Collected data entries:
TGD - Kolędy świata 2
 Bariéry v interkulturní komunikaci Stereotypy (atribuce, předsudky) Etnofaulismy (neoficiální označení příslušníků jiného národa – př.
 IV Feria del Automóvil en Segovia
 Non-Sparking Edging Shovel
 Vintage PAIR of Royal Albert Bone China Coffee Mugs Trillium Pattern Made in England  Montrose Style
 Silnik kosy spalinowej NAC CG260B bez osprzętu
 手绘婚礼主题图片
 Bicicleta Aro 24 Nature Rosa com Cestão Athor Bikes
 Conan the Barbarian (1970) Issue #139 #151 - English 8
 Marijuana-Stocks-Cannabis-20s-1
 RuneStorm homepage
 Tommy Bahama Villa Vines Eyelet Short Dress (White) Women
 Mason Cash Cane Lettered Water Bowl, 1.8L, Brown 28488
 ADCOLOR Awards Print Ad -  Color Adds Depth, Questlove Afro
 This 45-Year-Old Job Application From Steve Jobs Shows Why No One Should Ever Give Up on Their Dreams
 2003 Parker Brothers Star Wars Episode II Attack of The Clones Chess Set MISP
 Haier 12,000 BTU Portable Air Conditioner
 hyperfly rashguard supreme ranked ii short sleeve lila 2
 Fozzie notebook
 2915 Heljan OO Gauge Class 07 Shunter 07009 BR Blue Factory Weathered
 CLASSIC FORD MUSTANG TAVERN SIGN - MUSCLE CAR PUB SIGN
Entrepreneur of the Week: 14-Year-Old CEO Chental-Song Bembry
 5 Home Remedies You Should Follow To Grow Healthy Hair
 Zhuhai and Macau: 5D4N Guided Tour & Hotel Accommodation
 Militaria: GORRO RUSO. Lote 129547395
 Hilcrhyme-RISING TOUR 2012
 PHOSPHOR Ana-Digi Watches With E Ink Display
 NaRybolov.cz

* TASK BRIEF
Exactly as they appear above, the records are to be transcribed in full.

* ANSWER TO THIS EXERCISE
TGD - Kolędy świata 2
 Bariéry v interkulturní komunikaci Stereotypy (atribuce, předsudky) Etnofaulismy (neoficiální označení příslušníků jiného národa – př.
 IV Feria del Automóvil en Segovia
 Non-Sparking Edging Shovel
 Vintage PAIR of Royal Albert Bone China Coffee Mugs Trillium Pattern Made in England  Montrose Style
 Silnik kosy spalinowej NAC CG260B bez osprzętu
 手绘婚礼主题图片
 Bicicleta Aro 24 Nature Rosa com Cestão Athor Bikes
 Conan the Barbarian (1970) Issue #139 #151 - English 8
 Marijuana-Stocks-Cannabis-20s-1
 RuneStorm homepage
 Tommy Bahama Villa Vines Eyelet Short Dress (White) Women
 Mason Cash Cane Lettered Water Bowl, 1.8L, Brown 28488
 ADCOLOR Awards Print Ad -  Color Adds Depth, Questlove Afro
 This 45-Year-Old Job Application From Steve Jobs Shows Why No One Should Ever Give Up on Their Dreams
 2003 Parker Brothers Star Wars Episode II Attack of The Clones Chess Set MISP
 Haier 12,000 BTU Portable Air Conditioner
 hyperfly rashguard supreme ranked ii short sleeve lila 2
 Fozzie notebook
 2915 Heljan OO Gauge Class 07 Shunter 07009 BR Blue Factory Weathered
 CLASSIC FORD MUSTANG TAVERN SIGN - MUSCLE CAR PUB SIGN
Entrepreneur of the Week: 14-Year-Old CEO Chental-Song Bembry
 5 Home Remedies You Should Follow To Grow Healthy Hair
 Zhuhai and Macau: 5D4N Guided Tour & Hotel Accommodation
 Militaria: GORRO RUSO. Lote 129547395
 Hilcrhyme-RISING TOUR 2012
 PHOSPHOR Ana-Digi Watches With E Ink Display
 NaRybolov.cz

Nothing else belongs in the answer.